== PROBLEM ==
Skip the pictures. Repeat everything else in the records word for word.

BEGIN SOURCE DATA

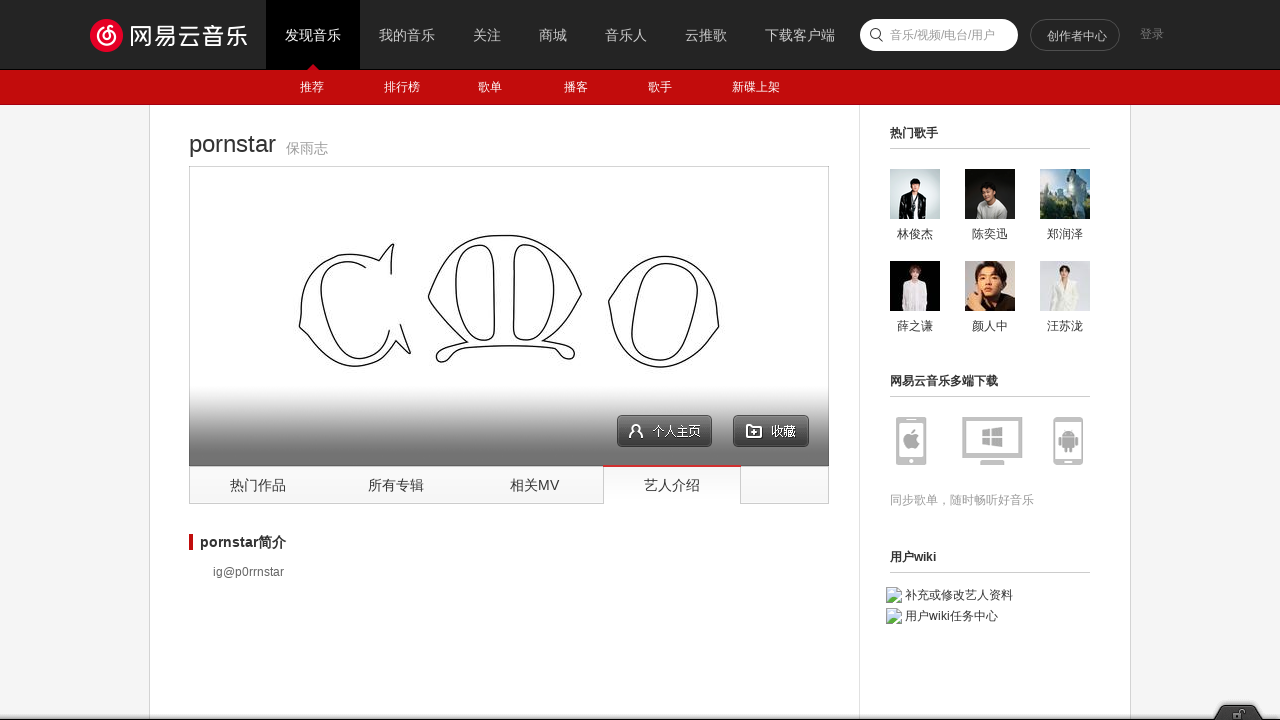

--- FILE ---
content_type: application/javascript
request_url: https://fp-upload.dun.163.com/v2/js/d
body_size: 177
content:
{"code":200,"data":{"dt":"fG+oxaIwvpNFElFBEBbH2uw+FutK+vvo","st":1769109143552,"tid":"MdFHSb19FbdBBlFUUVaSn+k6U+sfu/6s"},"msg":"ok"}

--- FILE ---
content_type: application/javascript
request_url: https://fp-upload.dun.163.com/v2/js/d
body_size: 183
content:
{"code":200,"data":{"dt":"DR/Lan7iTU5AUxUBREfTjuh+QuoL7ftR","st":1769109143282,"tid":"17xQ8ovCugxFVxRAUAPW26lrRvpb7a8Q"},"msg":"ok"}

END SOURCE DATA

== RESULT OF THE TASK ==
--- FILE ---
content_type: application/javascript
request_url: https://fp-upload.dun.163.com/v2/js/d
body_size: 177
content:
{"code":200,"data":{"dt":"fG+oxaIwvpNFElFBEBbH2uw+FutK+vvo","st":1769109143552,"tid":"MdFHSb19FbdBBlFUUVaSn+k6U+sfu/6s"},"msg":"ok"}

--- FILE ---
content_type: application/javascript
request_url: https://fp-upload.dun.163.com/v2/js/d
body_size: 183
content:
{"code":200,"data":{"dt":"DR/Lan7iTU5AUxUBREfTjuh+QuoL7ftR","st":1769109143282,"tid":"17xQ8ovCugxFVxRAUAPW26lrRvpb7a8Q"},"msg":"ok"}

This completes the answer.